WHAT YOU NEED TO DO
1/ In the committal-test passage, which case sets out the test for sufficiency of evidence?
2/ Can you repeat, word for word, the part of the committal-test passage that opens with the words containing "[8] Assessing the" and closes with "at paras. 22-23."?

3. The Test for Committal
[7] Section 548 of the Criminal Code mandates a committal if there is "sufficient evidence" to put the accused on trial. The test for sufficiency is the Shephard test: any evidence upon which a reasonable jury, properly instructed, could return a guilty verdict: United States v. Shephard, [1977] 2 S.C.R. 1067.
[8] Assessing the quality and the reliability of the evidence is not permitted at this stage of the proceedings; rather, the Crown's case is to be taken at its highest in those respects.
[9] The test for committal is the same whether the evidence is direct or circumstantial. However, the nature of the preliminary inquiry justice's task varies, depending on whether the Crown's case is based entirely on direct evidence or whether the Crown's case relies on circumstantial evidence. Where there is direct evidence of all of the essential elements of the offence, the task of the preliminary hearing justice is straightforward: there must be a committal for trial. The task is more complicated when the Crown relies on circumstantial evidence: R. v. Arcuri, 2001 SCC 54 at paras. 22-23.
[10] Where the Crown's case includes circumstantial evidence, the justice must engage in a limited weighing of the whole of the evidence, including any defence evidence, in order to determine whether a reasonable jury properly instructed could return a verdict of guilt of the charge alleged or of any lesser offence. While this weighing does not require consideration of the inherent reliability of the evidence itself, the preliminary inquiry justice must assess the reasonableness of the inferences that may be drawn from the circumstantial evidence. Where the Crown relies on circumstantial evidence, the question is whether the elements of the offence which the Crown has not proven by direct evidence may reasonably be inferred from the circumstantial evidence.

INFORMATION SHOWN
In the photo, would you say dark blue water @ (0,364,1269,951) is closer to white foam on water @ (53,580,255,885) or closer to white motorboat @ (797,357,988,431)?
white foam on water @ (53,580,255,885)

REPLIES
1/ United States v. Shephard, [1977] 2 S.C.R. 1067.

2/
[8] Assessing the quality and the reliability of the evidence is not permitted at this stage of the proceedings; rather, the Crown's case is to be taken at its highest in those respects.
[9] The test for committal is the same whether the evidence is direct or circumstantial. However, the nature of the preliminary inquiry justice's task varies, depending on whether the Crown's case is based entirely on direct evidence or whether the Crown's case relies on circumstantial evidence. Where there is direct evidence of all of the essential elements of the offence, the task of the preliminary hearing justice is straightforward: there must be a committal for trial. The task is more complicated when the Crown relies on circumstantial evidence: R. v. Arcuri, 2001 SCC 54 at paras. 22-23.